My first thought was that I was giving incorrect labels to the gradient function or something. I have carefully investigated that possibility and it doesn’t seem to be the issue. I think the problem must be with my calls to gradient
and update!
. Even so, I’ve tried to cut my code down (I took out the data augmentation, which is what I was trying to practice in the first place, haha) and post it all, just in case it’s some other dumb thing I’m doing that’s causing this mess.
This first chunk of code just imports everything, including packages and the dataset containing various images of cats and dogs, which is downloaded onto my machine from Kaggle. I’m pretty confident it’s running fine.
using FileIO
using Images
using Plots
using Augmentor
using Random
using Flux
using Flux: OneHotArrays
using Flux: onecold
using Optimisers
using Statistics
using Flux: crossentropy
# Set defaults to display images without junk
default(showaxis = false)
default(grid = false)
# Locate the files
cat_dir = "augmentation/cats/"
dog_dir = "augmentation/dogs/"
cat_files = readdir(cat_dir)
dog_files = readdir(dog_dir)
# Combine cats and dogs into a list of file locations and a list of labels
data_files = vcat(cat_dir .* cat_files, dog_dir .* dog_files)
possible_labels = [:cat, :dog]
data_labels = Flux.onehotbatch(
vcat(fill(:cat, length(cat_files)), fill(:dog, length(dog_files))),
possible_labels
)
N_data = length(data_files)
# Import images of cats and dogs as matrices
img_dims = (128, 128) # All images will be rescaled to this dimension
# The last dimension of this array is the one that corresponds to the data_labels.
# This formatting is necessary for insertion into the neural network
data_images = Array{Float32, 4}(undef, img_dims..., 3, N_data)
# Populate array instantiated above
for (index, fileloc) in zip(1:N_data, data_files)
img_as_rgb = FileIO.load(fileloc)
img_as_resized_rgb = imresize(img_as_rgb, img_dims)
img_as_channels = convert(
Array{Float32, 3}, # rows × cols × channels
permutedims(channelview(img_as_resized_rgb), (2, 3, 1))
)
data_images[:, :, :, index] = img_as_channels
end
# Train-Test split
randomized_indices = shuffle(1:N_data)
train_test_split_index = 7 * N_data ÷ 10 # 7/10 of the set is train
# Indices of training data and testing data respectively
train_indices = randomized_indices[1:train_test_split_index]
test_indices = randomized_indices[train_test_split_index+1:end]
# Create the datasets for training and testing
train_images = data_images[:, :, :, train_indices]
train_labels = data_labels[:, train_indices]
test_images = data_images[:, :, :, test_indices]
test_labels = data_labels[:, test_indices]
What I really can’t manage to get working is this chunk.

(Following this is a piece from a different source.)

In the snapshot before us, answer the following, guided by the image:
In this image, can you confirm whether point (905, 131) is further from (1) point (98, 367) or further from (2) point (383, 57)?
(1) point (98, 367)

I would love to use Flux.train!
but I can’t get it working, so I’m doing the training loop explicitly as best I can.
# Defining a model
model = Chain(
Conv((5, 5), 3 => 8, relu), # 128×128×3 -> 124×124×8
MaxPool((2, 2)), # -> 62×62×8
Conv((5, 5), 8 => 1, pad=1, relu), # -> 60×60×1
MaxPool((4, 4)), # -> 15×15×1
Flux.flatten,
Dense(225 => 64),
Dense(64 => 32),
Dense(32 => 2),
softmax
)
loss(model, X, y) = sum(crossentropy(model(X), y))
opt_state = Flux.setup(Optimisers.Adam(), model)

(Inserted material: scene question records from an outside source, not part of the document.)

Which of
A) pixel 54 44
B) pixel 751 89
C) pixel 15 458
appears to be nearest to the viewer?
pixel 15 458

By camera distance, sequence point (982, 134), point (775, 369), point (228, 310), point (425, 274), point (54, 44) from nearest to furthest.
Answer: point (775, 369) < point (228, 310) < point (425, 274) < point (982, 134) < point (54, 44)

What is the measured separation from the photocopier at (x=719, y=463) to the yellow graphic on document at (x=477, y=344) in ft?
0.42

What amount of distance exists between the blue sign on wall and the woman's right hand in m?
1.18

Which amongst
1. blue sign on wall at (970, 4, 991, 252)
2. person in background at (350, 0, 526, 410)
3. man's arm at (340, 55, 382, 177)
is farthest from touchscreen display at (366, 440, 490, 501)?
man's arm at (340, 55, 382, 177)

accuracy(X, y) = mean(onecold(model(X), possible_labels) .== onecold(y, possible_labels))
epochs = 10
for epoch = 1:epochs
for index in range(1, size(train_images)[4])
# Get a picture and label to train with
picture = train_images[:,:,:,index]
label = train_labels[:,index]
# Take the gradient
grad = gradient(loss, model, reshape(picture, (img_dims..., 3, 1)), label)[1]
# Update the model
Flux.update!(opt_state, model, grad)
end
plot()
@show accuracy(reshape(test_images, (img_dims..., 3, :)), test_labels)
end
Why might the model not be converging properly? I’ve read all the docs I can find, but I’m pretty new to deep learning so the issue still might be something really simple. I would love to understand what’s going on and get this working so I can use Julia more in my work!